The licensing and settlement agreement relates to all
patents owned and controlled by NTP and covers all of
the Company’s products, services and technologies. NTP
granted the Company an unfettered right to continue its
business, including its BlackBerry related business. The
resolution permits the Company and its partners to sell
the Company’s products and services completely free and
clear of any claim by NTP, including any claims that NTP may
have against wireless carriers, channel partners, suppliers or
customers in relation to the Company’s products or services,
(including BlackBerry Connect and Built-In technologies), or
in relation to third party products and services, to the extent
they are used in connection with the Companys products
and services.
As at February 26, 2005, the Company had an accrued
liability of $450.0 million in respect of the NTP litigation
which included an intangible asset of $20.0 million. As the
full and final settlement amount paid on March 3, 2006
was $612.5 million, an additional charge to earnings in the
amount of $162.5 million was recorded in the fiscal 2006
operating results. During fiscal 2006, the Patent Office
issued various office actions rejecting all claims in all NTP
patents. Accordingly, though the rulings of the Patent Office
are subject to appeal by NTP, given the conclusions and the
strength of the conclusions reached by the Patent Office, no
value has been ascribed to the NTP license. This resulted in
an additional charge to earnings of $18.3 million reflecting
the book value of the intangible asset at the time the Term
Sheet was ruled unenforceable. The charge of $162.5 million,
the write-off of the intangible asset of $18.3 million as well
as incremental legal and professional fees in respect of the
litigation resulted in a charge to earnings of $201.8 million in
fiscal 2006.
Investment Income
Investment income decreased by $14.1 million to $52.1 million
in fiscal 2007 from $66.2 million for the same period last year.

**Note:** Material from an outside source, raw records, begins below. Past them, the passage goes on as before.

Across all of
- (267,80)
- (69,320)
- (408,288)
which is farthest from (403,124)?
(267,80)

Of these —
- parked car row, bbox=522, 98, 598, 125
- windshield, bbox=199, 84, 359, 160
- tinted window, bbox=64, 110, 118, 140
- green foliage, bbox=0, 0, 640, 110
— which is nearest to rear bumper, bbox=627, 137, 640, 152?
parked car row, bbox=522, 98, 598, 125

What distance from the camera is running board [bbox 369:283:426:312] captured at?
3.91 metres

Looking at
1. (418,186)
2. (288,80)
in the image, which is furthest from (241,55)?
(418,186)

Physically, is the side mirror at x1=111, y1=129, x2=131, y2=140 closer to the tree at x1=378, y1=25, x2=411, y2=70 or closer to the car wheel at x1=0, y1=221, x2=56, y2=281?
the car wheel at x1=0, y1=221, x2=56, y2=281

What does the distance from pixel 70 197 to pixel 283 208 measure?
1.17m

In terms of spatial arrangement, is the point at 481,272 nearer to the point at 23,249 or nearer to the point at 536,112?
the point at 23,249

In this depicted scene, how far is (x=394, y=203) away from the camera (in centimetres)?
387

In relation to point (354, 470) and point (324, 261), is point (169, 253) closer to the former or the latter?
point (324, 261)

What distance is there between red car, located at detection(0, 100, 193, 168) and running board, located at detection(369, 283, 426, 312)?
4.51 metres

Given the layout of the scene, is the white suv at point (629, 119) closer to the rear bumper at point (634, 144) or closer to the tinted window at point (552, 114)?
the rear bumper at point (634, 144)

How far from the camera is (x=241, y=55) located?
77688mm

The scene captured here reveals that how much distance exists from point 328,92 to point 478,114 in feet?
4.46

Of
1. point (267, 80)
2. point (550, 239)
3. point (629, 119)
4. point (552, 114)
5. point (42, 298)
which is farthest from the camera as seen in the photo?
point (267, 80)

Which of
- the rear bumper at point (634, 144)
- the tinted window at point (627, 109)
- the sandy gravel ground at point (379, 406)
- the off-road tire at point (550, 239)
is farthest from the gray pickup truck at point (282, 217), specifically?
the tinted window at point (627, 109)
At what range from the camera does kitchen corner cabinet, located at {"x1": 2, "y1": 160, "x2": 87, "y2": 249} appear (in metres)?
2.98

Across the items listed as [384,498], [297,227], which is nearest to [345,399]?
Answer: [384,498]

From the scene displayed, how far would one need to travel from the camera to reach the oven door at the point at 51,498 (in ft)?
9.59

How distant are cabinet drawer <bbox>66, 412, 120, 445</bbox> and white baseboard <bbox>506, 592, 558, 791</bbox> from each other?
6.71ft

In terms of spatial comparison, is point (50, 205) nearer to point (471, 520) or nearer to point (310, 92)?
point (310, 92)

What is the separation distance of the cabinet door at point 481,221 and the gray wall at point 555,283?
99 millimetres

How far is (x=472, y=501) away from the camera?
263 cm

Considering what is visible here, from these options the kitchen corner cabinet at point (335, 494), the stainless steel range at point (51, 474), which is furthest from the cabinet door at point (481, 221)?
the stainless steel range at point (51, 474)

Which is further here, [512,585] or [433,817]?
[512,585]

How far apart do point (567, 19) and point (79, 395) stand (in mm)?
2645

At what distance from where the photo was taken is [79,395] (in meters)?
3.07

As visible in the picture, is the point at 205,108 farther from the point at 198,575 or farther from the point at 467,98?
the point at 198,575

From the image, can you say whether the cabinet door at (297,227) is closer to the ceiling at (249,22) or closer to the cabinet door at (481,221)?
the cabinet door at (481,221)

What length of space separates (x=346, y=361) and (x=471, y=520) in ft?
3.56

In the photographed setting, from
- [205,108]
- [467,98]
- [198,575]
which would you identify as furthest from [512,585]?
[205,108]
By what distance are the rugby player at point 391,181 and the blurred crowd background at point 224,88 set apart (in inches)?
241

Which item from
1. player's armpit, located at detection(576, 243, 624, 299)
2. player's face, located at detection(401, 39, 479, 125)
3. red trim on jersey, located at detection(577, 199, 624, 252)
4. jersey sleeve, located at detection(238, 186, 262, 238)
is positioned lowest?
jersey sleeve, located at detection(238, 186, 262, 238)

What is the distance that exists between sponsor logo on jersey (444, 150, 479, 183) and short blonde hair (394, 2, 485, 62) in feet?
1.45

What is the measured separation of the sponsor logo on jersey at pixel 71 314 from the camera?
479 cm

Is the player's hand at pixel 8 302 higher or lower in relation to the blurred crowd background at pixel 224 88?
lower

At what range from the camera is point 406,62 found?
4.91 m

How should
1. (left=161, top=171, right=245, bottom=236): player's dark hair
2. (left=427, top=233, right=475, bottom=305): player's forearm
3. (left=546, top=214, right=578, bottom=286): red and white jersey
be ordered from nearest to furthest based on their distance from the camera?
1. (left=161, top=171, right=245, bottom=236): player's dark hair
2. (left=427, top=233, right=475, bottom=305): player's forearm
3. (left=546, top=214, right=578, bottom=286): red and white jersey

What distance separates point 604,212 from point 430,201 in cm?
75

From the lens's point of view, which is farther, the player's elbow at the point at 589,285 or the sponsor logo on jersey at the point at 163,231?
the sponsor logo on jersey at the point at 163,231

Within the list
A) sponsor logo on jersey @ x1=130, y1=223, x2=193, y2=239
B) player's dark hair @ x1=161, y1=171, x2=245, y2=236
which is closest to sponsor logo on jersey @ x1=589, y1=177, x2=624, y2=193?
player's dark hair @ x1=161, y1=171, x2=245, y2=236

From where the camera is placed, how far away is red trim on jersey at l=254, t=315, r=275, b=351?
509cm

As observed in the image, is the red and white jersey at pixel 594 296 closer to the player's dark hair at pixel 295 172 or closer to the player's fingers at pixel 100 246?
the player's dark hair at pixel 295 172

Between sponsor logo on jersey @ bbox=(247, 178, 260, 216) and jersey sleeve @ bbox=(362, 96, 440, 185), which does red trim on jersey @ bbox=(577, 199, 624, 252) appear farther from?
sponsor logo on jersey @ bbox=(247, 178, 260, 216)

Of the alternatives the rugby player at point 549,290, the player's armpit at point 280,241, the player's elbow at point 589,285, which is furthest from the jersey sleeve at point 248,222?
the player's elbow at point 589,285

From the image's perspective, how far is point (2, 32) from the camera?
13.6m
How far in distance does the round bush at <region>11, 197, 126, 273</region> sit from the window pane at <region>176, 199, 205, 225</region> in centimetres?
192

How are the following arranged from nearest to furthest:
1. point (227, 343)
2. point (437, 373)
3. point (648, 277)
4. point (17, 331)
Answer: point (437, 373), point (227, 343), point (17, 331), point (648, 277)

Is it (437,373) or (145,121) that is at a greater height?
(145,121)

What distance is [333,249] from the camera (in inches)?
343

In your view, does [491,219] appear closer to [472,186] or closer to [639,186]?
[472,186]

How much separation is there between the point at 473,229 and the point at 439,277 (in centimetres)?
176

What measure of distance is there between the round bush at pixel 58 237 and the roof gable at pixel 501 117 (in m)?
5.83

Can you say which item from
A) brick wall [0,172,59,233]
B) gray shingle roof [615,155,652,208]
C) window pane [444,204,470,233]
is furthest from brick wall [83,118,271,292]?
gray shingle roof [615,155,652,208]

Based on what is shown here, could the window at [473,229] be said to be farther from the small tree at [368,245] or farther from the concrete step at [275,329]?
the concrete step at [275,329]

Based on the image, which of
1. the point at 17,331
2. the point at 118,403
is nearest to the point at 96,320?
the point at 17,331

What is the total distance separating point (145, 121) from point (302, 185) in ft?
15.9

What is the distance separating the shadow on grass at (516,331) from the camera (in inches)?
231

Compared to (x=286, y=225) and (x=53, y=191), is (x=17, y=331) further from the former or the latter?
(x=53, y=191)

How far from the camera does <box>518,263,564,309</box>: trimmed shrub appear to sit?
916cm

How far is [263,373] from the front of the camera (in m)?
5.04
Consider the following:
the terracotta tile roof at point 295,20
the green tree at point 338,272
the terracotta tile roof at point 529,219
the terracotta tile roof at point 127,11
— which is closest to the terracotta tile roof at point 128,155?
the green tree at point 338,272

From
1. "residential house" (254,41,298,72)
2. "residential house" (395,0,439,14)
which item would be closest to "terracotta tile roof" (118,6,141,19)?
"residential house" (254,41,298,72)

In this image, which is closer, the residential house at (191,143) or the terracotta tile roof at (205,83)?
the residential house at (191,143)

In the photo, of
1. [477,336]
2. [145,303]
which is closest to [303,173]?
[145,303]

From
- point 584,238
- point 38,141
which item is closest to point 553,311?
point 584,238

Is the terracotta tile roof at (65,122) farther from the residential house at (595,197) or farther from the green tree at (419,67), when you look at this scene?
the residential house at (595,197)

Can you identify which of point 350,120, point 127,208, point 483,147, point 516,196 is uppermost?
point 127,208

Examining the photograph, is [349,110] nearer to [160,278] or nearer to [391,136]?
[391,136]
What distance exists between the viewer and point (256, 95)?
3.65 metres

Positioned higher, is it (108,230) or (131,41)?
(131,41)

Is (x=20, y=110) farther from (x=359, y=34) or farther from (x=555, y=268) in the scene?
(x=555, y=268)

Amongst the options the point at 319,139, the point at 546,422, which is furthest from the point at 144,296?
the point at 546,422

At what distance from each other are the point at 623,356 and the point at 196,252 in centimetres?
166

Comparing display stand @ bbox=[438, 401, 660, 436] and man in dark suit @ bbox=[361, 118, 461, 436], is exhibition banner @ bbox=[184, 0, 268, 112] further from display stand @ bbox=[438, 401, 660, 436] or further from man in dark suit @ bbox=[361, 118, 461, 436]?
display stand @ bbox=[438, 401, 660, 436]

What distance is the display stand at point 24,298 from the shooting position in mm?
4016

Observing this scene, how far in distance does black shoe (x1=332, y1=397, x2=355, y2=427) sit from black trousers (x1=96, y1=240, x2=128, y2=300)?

The decrease reflects the decrease in cash, cash equivalents,
short-term investments and investments when compared
to the prior year resulting primarily from the funding of the
NTP litigation settlement in the amount of $612.5 million
in the fourth quarter of fiscal 2006 as well as the common
shares of the Company repurchased as part of the Companys
Common Share Repurchase Program at an aggregate cost of
$595.1 million, offset in part by improved interest rate yields.
Income Taxes
For fiscal 2007, the Companys income tax expense was $227.4
million resulting in an effective tax rate of 26.5% compared to
an income tax expense of $106.9 million or a 22.2% effective
tax rate for the same period last year. During the first
quarter of fiscal 2006, the tax provision was reduced by $27.0
million as a result of the Company recognizing incremental
cumulative ITCs attributable to prior fiscal years. ITCs are
generated as a result of the Company incurring eligible
SR&ED expenditures, which, under the “flow-through
method, are credited as a reduction of income tax expense.